··· SELECTED EXTRACT

A multi-omics R-loop-linked risk program highlights CKS2-positive proliferative tumor cells as drivers of glioma growth

  • Int Immunopharmacol. 2026 Apr 15:175:116421. doi: 10.1016/j.intimp.2026.116421.
Weichun Tang  1 Shangshang Hu  2 Xu Tong  3 Qiang Li  4 Xiaoyong Wang  5 Yupo Li  3 Biao Gu  5 Nannan Wang  5
Affiliations
  • 1. The Third People's Hospital of Bengbu Affiliated to Bengbu Medical University, Bengbu 233000, Anhui, China; Anhui Provincial Key Laboratory of Tumor Evolution and Intelligent Diagnosis and Treatment, Bengbu Medical University,Bengbu 233030, Anhui, China.
  • 2. The Third People's Hospital of Bengbu Affiliated to Bengbu Medical University, Bengbu 233000, Anhui, China; School of Medicine, Southeast University, Nanjing 210009, Jiangsu, China. Electronic address: [email protected].
  • 3. The First Affiliated Hospital of Bengbu Medical University, Bengbu 233000, Anhui, China.
  • 4. Anhui Provincial Key Laboratory of Tumor Evolution and Intelligent Diagnosis and Treatment, Bengbu Medical University,Bengbu 233030, Anhui, China.
  • 5. The Third People's Hospital of Bengbu Affiliated to Bengbu Medical University, Bengbu 233000, Anhui, China.
Abstract

Objective: To develop a generalizable glioma risk signature derived from an R-loop-associated transcriptional program, assess its prognostic and immunotherapy-predictive utility, and define its cellular and regulatory determinants.

······

◆ **TASK INSTRUCTIONS**:
(1) Write out the glioma article entry from "Weichun Tang  1" up to and including "Electronic address: [email protected].".
(2) List the authors of the glioma article entry whose affiliation is numbered 5.
(3) According to the title of the glioma article entry, which positive proliferative tumor cells are highlighted as drivers of glioma growth?

··· RECORDS SUPPLIED

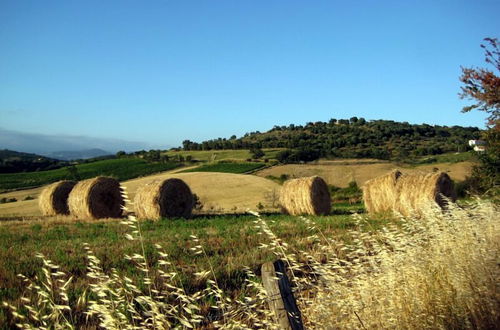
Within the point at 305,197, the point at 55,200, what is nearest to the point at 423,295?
the point at 305,197

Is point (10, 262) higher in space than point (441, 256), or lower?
lower

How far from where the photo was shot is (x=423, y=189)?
1788 cm

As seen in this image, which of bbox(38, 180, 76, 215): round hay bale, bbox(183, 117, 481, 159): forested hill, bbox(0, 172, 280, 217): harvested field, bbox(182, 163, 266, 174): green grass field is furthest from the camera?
bbox(183, 117, 481, 159): forested hill

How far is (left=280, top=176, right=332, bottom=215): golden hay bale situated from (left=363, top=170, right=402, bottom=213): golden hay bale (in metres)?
2.24

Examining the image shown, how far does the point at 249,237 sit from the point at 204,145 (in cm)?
8825

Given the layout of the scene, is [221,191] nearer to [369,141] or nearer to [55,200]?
[55,200]

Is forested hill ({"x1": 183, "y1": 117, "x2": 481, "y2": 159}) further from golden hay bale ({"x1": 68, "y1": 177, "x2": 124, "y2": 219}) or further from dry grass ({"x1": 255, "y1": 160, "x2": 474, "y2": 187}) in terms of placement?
golden hay bale ({"x1": 68, "y1": 177, "x2": 124, "y2": 219})

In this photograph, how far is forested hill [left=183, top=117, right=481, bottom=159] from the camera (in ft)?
253

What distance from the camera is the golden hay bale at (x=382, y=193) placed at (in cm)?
1930

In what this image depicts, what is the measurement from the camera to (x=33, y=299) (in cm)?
585

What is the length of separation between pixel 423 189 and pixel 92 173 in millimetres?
Answer: 57601

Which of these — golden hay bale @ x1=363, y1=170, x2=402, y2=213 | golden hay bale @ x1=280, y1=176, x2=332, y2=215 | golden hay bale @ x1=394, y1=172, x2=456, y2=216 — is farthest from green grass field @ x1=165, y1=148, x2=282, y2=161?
golden hay bale @ x1=394, y1=172, x2=456, y2=216

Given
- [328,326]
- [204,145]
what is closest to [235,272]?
[328,326]

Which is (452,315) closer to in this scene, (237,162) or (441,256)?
(441,256)
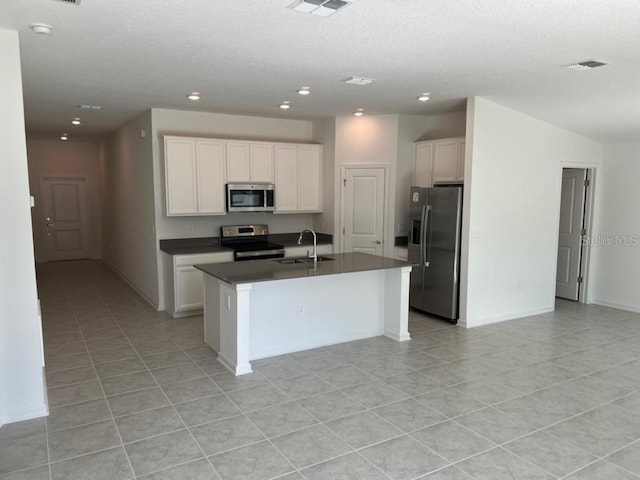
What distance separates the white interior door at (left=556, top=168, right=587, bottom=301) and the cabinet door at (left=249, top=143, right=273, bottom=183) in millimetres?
4467

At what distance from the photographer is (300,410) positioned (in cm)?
352

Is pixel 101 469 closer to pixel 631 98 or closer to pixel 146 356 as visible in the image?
pixel 146 356

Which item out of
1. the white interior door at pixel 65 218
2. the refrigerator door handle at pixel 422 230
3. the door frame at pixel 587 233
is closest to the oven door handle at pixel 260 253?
the refrigerator door handle at pixel 422 230

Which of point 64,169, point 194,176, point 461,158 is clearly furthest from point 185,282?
point 64,169

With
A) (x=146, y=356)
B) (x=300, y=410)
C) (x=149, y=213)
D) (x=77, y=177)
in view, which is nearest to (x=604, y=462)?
(x=300, y=410)

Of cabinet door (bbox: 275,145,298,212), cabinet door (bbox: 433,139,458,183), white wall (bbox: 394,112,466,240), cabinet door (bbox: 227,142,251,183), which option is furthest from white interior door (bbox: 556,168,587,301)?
cabinet door (bbox: 227,142,251,183)

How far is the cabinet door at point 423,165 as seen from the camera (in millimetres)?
6375

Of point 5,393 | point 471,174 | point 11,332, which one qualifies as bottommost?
point 5,393

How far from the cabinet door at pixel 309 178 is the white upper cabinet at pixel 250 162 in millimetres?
498

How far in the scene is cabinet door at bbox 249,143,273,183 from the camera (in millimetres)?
6617

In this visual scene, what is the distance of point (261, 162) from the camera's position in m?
6.69

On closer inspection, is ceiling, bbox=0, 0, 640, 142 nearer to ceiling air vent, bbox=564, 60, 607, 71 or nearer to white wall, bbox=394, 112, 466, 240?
ceiling air vent, bbox=564, 60, 607, 71

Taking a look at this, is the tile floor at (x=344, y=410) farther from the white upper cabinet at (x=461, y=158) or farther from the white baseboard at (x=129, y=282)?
the white upper cabinet at (x=461, y=158)

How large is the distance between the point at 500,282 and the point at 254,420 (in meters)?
3.82
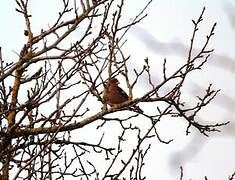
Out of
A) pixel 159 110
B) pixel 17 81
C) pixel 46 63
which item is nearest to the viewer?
pixel 46 63

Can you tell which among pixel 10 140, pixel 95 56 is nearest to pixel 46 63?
pixel 95 56

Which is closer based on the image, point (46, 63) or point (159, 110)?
point (46, 63)

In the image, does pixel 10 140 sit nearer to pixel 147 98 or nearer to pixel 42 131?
pixel 42 131

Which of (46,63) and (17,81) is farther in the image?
(17,81)

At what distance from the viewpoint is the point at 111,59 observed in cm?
525

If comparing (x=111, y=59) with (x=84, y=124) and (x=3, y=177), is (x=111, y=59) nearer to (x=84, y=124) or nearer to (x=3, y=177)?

······

◆ **ANSWERS FOR THE EXERCISE**:
(1)
Weichun Tang  1 Shangshang Hu  2 Xu Tong  3 Qiang Li  4 Xiaoyong Wang  5 Yupo Li  3 Biao Gu  5 Nannan Wang  5
Affiliations
  • 1. The Third People's Hospital of Bengbu Affiliated to Bengbu Medical University, Bengbu 233000, Anhui, China; Anhui Provincial Key Laboratory of Tumor Evolution and Intelligent Diagnosis and Treatment, Bengbu Medical University,Bengbu 233030, Anhui, China.
  • 2. The Third People's Hospital of Bengbu Affiliated to Bengbu Medical University, Bengbu 233000, Anhui, China; School of Medicine, Southeast University, Nanjing 210009, Jiangsu, China. Electronic address: [email protected].

(2) Xiaoyong Wang, Biao Gu, Nannan Wang

(3) CKS2-positive proliferative tumor cells